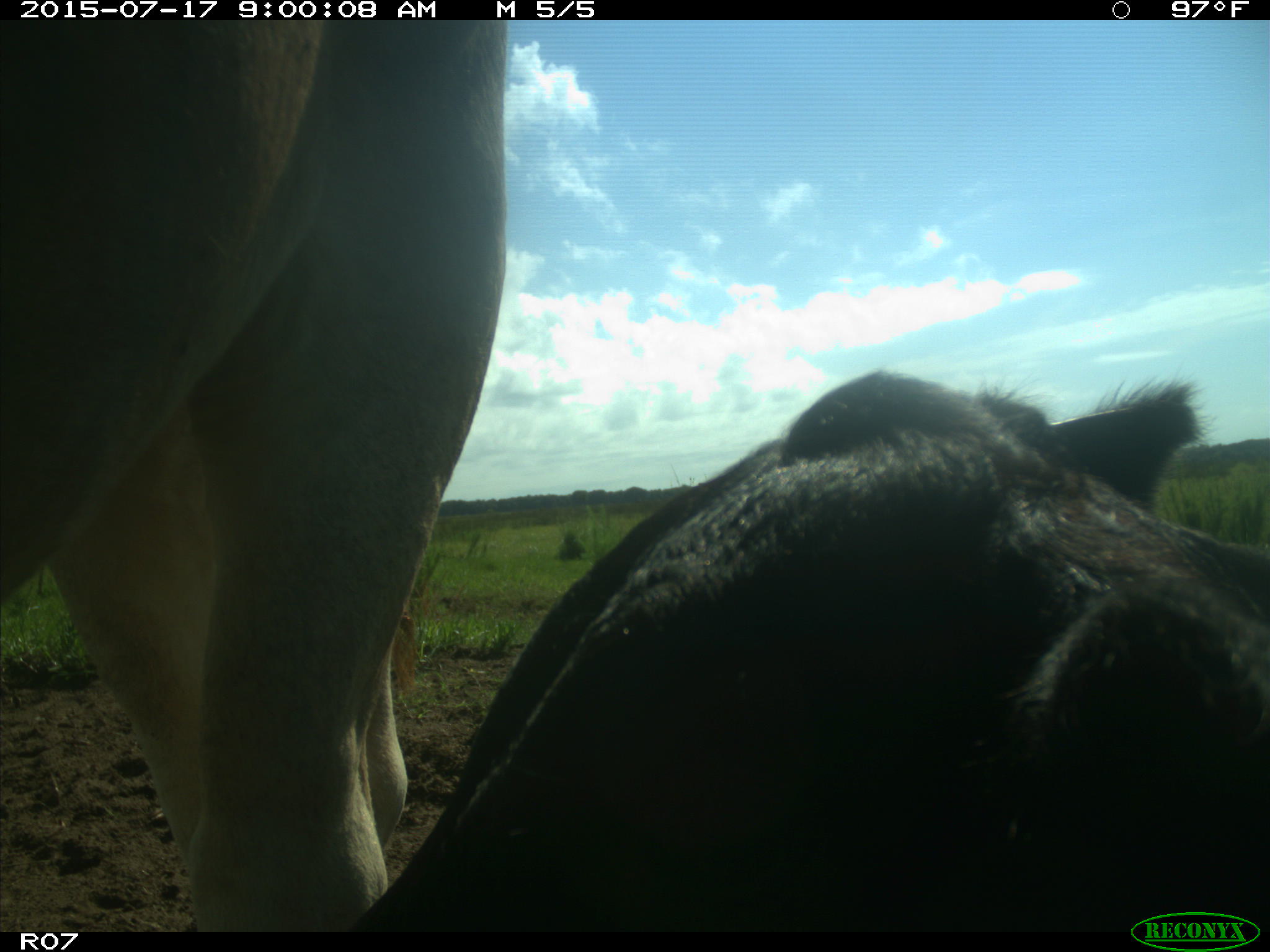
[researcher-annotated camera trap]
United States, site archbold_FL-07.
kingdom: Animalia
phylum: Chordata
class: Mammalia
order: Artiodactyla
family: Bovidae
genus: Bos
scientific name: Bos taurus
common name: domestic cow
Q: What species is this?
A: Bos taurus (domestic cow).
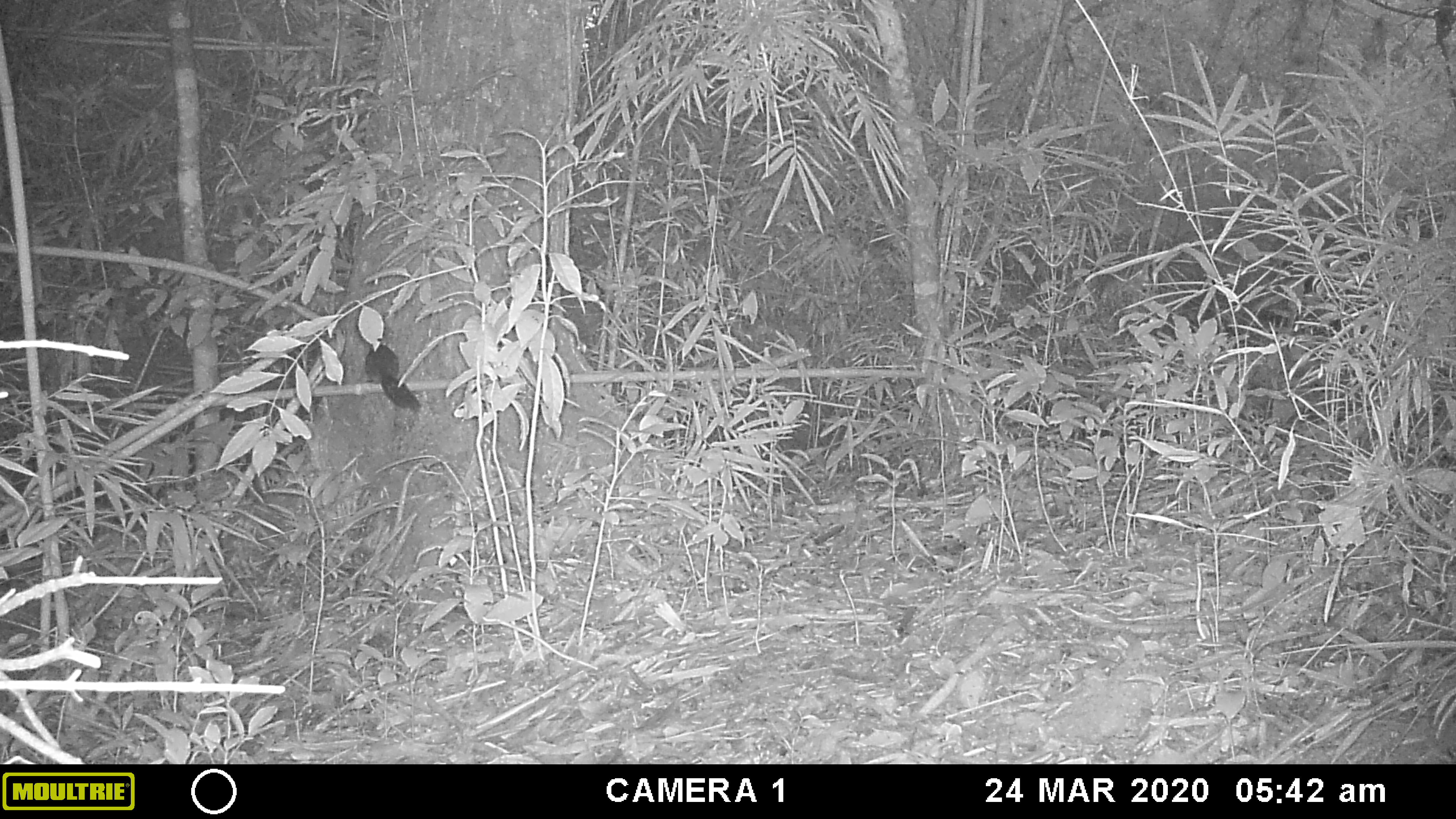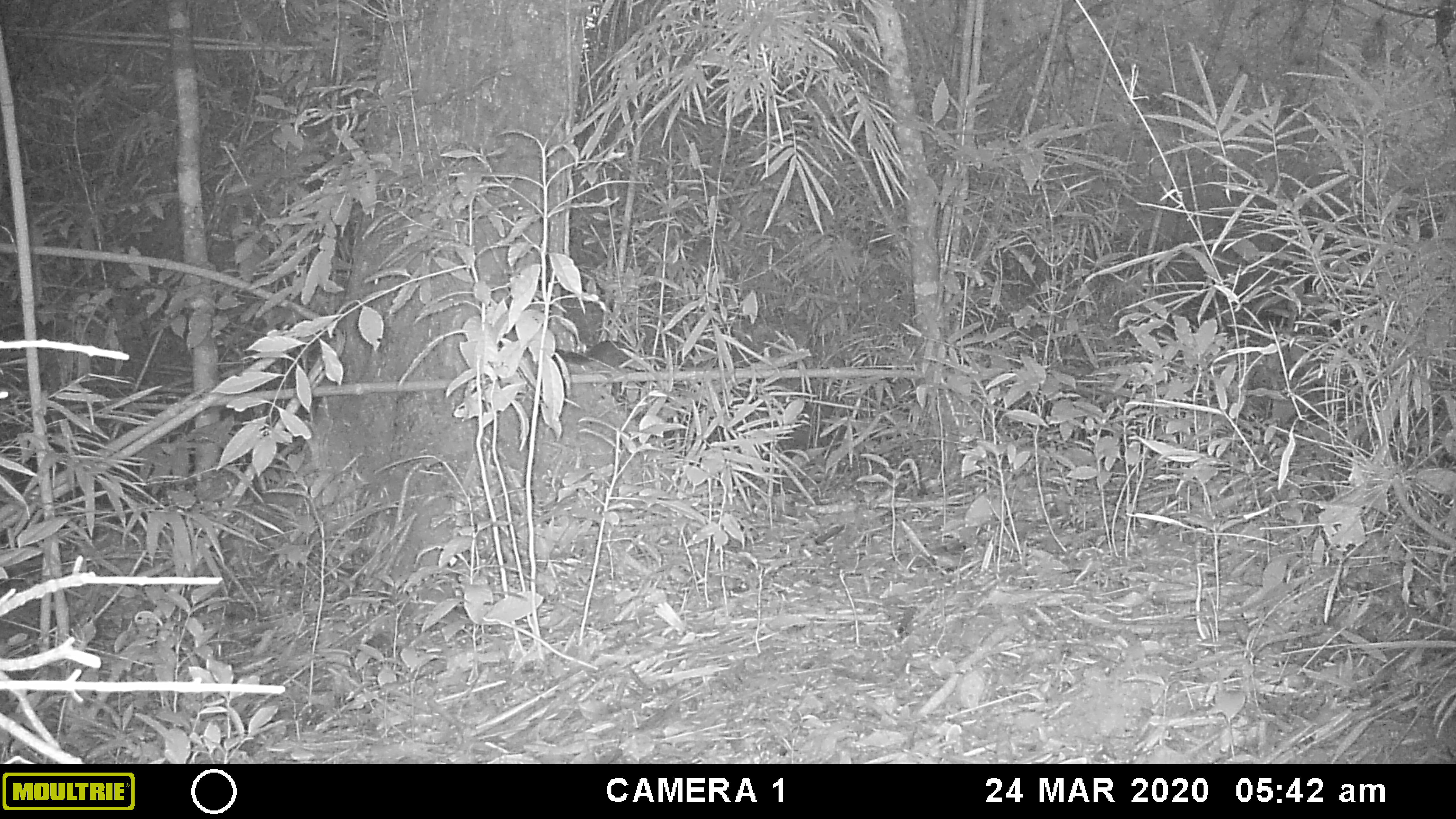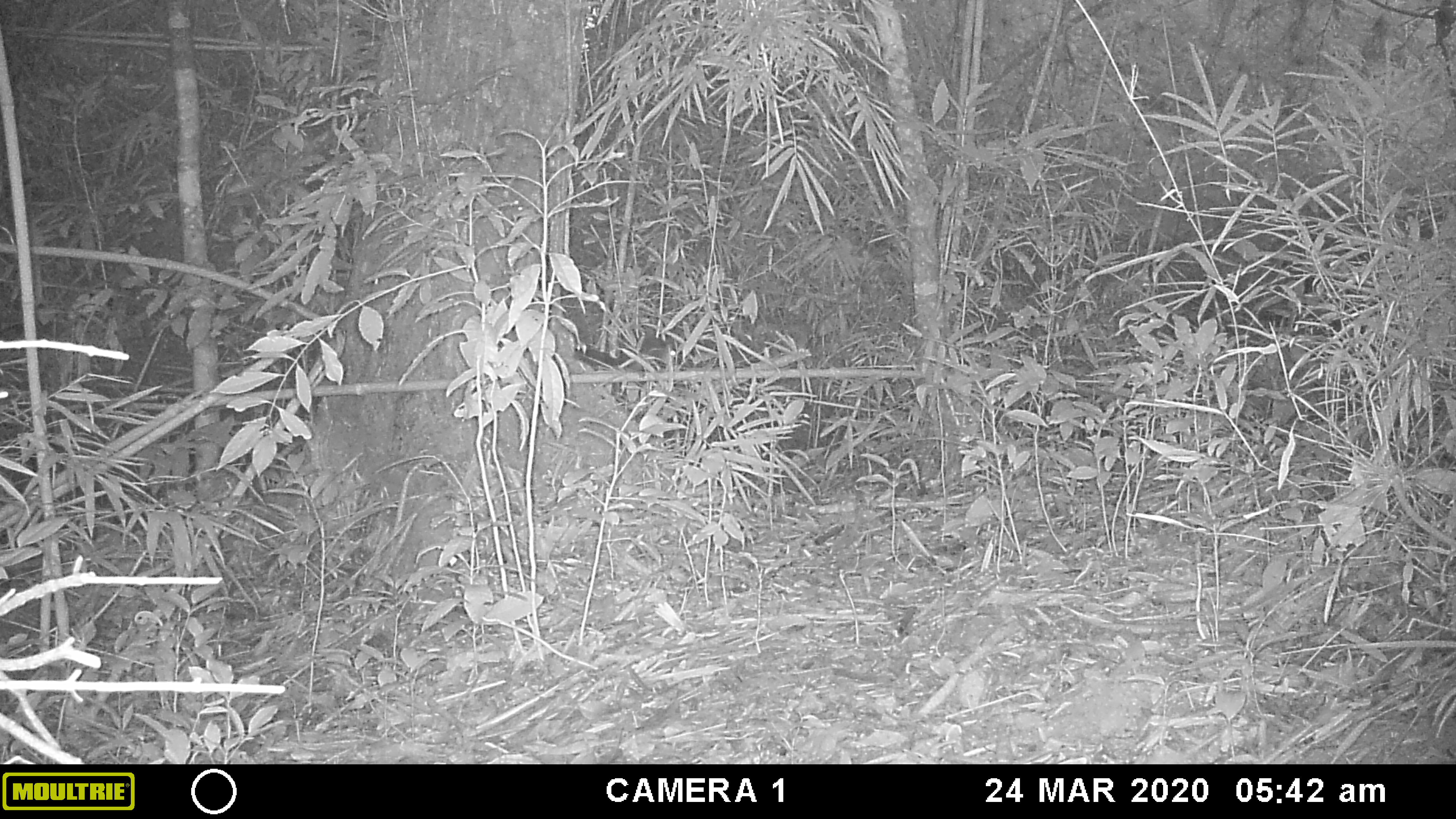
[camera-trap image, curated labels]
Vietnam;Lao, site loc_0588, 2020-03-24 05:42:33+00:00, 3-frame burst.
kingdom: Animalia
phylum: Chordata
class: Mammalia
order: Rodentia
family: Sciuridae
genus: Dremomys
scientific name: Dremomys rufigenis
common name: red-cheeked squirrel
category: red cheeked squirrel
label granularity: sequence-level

+++

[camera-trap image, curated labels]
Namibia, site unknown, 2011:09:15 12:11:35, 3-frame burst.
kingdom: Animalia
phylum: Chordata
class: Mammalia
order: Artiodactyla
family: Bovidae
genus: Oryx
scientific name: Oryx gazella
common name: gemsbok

+++

• _TASK ITEM_: Those lines above that contain the string "site" should be returned.

• _ANSWER FOR THIS EXERCISE_:
United States, site archbold_FL-07.
Vietnam;Lao, site loc_0588, 2020-03-24 05:42:33+00:00, 3-frame burst.
Namibia, site unknown, 2011:09:15 12:11:35, 3-frame burst.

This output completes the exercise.